# ETL Google Reviews (Extract, Load, Transform)

Welcome to this notebook focused on the analysis of Google Reviews. In this project, our aim is to conduct a thorough analysis of user-generated opinions on the Google platform, delving into valuable insights associated with various establishments.

Google, as a prominent business review platform, serves as a substantial data repository. This data source will empower us to comprehend user preferences, accentuate pertinent aspects, and contribute to well-informed decision-making processes.

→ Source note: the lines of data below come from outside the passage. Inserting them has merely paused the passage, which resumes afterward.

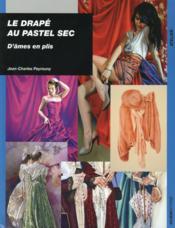 Le drapé au pastel sec ; d'âmes en plis - Couverture - Format classique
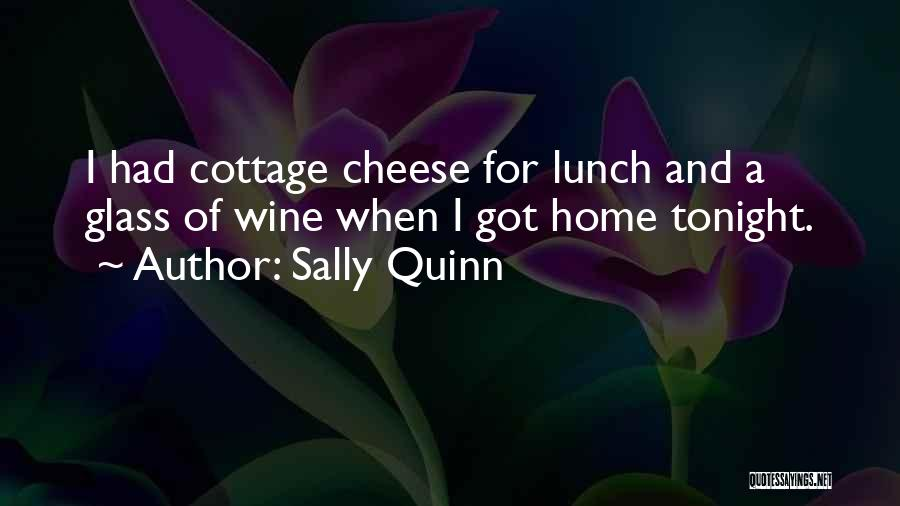 Cottage Quotes By Sally Quinn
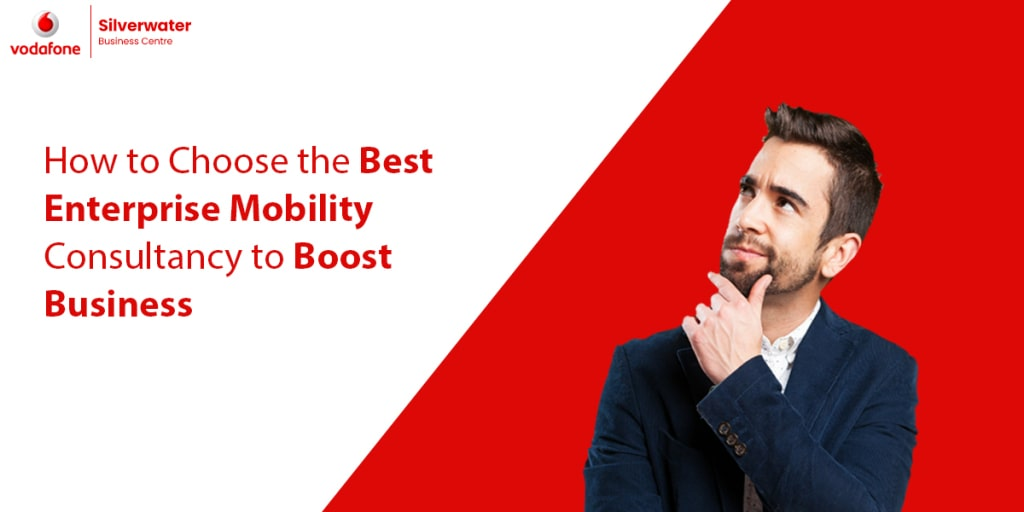Hot to Choose  Enterprise Mobility Consultancy to boost Business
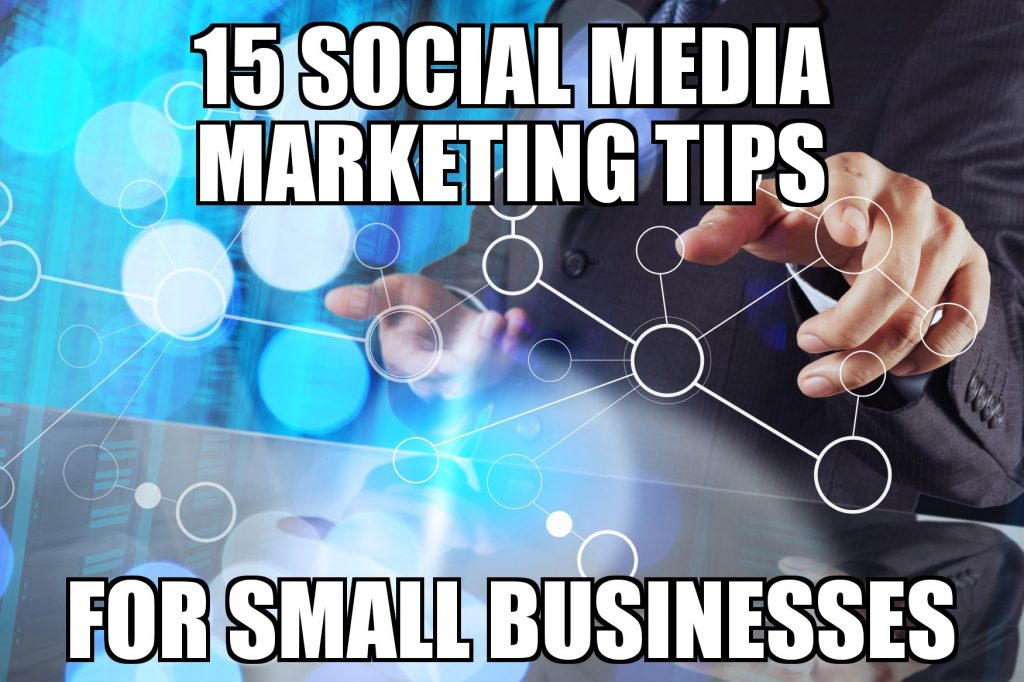 15 Social Media Marketing Tips for Small Businesses FEATURED
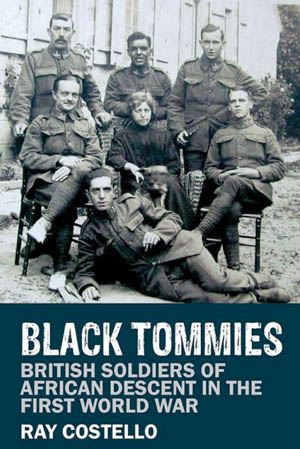 Black Tommies: British Soldiers of African Descent in the First World War (Ray Costello, Liverpool University Press, Liverpool, UK, 2016, pho- tographs, notes, bibliography, index, $29.95, softcover).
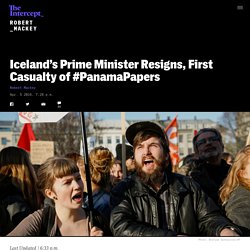 Iceland's Prime Minister Resigns, First Casualty of #PanamaPapers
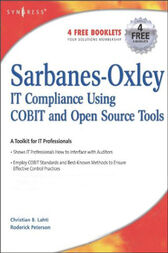 Sarbanes-Oxley Compliance Using COBIT and Open Source Tools by Christian B Lahti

Throughout this notebook, we will steer through the Extract, Transform, Load (ETL) process to prepare the data effectively. Following that, we will apply diverse sentiment analysis and visualization techniques to derive meaningful insights, shedding light on the nuanced perspectives encapsulated in Google Reviews.

### Requirements

⚠️ **Ensure you have the following libraries installed before running the code**

- pandas
- re

You can install these libraries by opening a terminal or command line window and running the following command:

*`pip install json pandas polars`*

# 1. Import Libraries

In [12]:
import pandas as pd
import os
from datetime import datetime
import re

## 2. Connect and Upload Data

In [2]:
directorio = "D:/Datasets_proyecto/reviews-estados"

# List to store the individual DataFrames
dfs = []

# Iterate over each file in the directory
for filename in os.listdir(directorio):
    if filename.endswith(".json"):
        filepath = os.path.join(directorio, filename)
        
        # Read the JSON file into a DataFrame
        df = pd.read_json(filepath, lines=True)
        
        # Add the DataFrame to the list
        dfs.append(df)

# Concatenate all DataFrames into one        
dfreviewsGoogle = pd.concat(dfs, ignore_index=True)

## 3. Explore and Clean Data

In [3]:
# We read the dfbusinessGoogle dataset because the name of the location is not included, only the ID

dfbusinessGoogle=pd.read_csv(r'D:\Datasets_proyecto\dfbusinessGoogle.csv')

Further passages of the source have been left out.